■ Job 1
Using the dualPredictor package description, answer these questions:
(a) What is the lowest Python version the package requires?
(b) Under which license is it released?
(c) Which regression models from scikit-learn does it use?
■ Job 2
For each statement, decide whether the dualPredictor package description supports it. Answer yes or no, and quote the words from the description that settle it.
(a) The package is listed at the Beta stage of development.
(b) Seaborn is one of the package's required dependencies.
(c) The classification the package adds is multiclass.
■ Job 3
Resume the dualPredictor package description after its last sentence and add a few more sentences in the same style.

— START Passage to read —

Metadata-Version: 2.1
Name: dualPredictor
Version: 0.0.4
Summary: A Python package for simultaneous regression and binary classification for educational analytics.
Home-page: https://github.com/098765d/dualPredictor.git
Author: Dong
Author-email: no@email.com
Classifier: Development Status :: 3 - Alpha
Classifier: Intended Audience :: Education
Classifier: Intended Audience :: Science/Research
Classifier: License :: OSI Approved :: MIT License
Classifier: Programming Language :: Python :: 3
Classifier: Programming Language :: Python :: 3.7
Classifier: Programming Language :: Python :: 3.8
Classifier: Programming Language :: Python :: 3.9
Classifier: Programming Language :: Python :: 3.10
Classifier: Topic :: Scientific/Engineering :: Artificial Intelligence
Requires-Python: >=3.7
Description-Content-Type: text/markdown
License-File: LICENSE
Requires-Dist: numpy
Requires-Dist: scikit-learn
Requires-Dist: matplotlib
Requires-Dist: seaborn

# dualPredictor

by D

`dualPredictor` is can provide simultaneous **regression** and **binary classification** results for tabular dataset. Utilizing well-established regression models such as Lasso, Ridge, and OLS (Ordinary Least Squares) from scikit-learn, `dualPredictor` goes a step further by introducing a cutoff-based binary classification. This dual approach allows users not only to predict student grades but also to identify at-risk students efficiently, bridging the gap between traditional regression and classification methods.

— END Passage to read —
— START Recorded data —

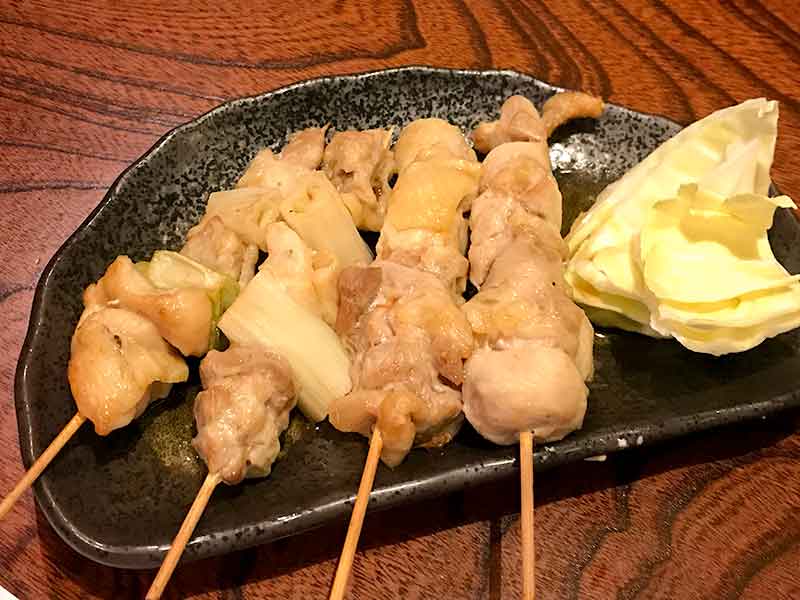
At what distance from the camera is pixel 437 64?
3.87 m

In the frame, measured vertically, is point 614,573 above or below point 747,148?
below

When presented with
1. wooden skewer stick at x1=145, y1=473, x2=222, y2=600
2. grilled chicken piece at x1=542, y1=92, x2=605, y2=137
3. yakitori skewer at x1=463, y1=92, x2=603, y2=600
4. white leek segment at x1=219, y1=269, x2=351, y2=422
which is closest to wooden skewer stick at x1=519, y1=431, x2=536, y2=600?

— END Recorded data —

■ Written answer 1
(a) Python 3.7
(b) The MIT License
(c) Lasso, Ridge, and OLS (Ordinary Least Squares)

■ Written answer 2
(a) No: "Development Status :: 3 - Alpha"
(b) Yes: "Requires-Dist: seaborn"
(c) No: "introducing a cutoff-based binary classification"

■ Written answer 3
## Features

- **Simultaneous Predictions**: Seamlessly perform regression and binary classification in a single step.
- **Regressor Selection (choose one)**: Choose from **Lasso**, **Ridge**, or **LinearRegression(OLS)** as the base regression model.
- **Dynamic Cutoff Tuning (choose one)**: Automatically tunes the cutoff value to maximize the Youden index, F1 score, or F2 score, user choose metric type.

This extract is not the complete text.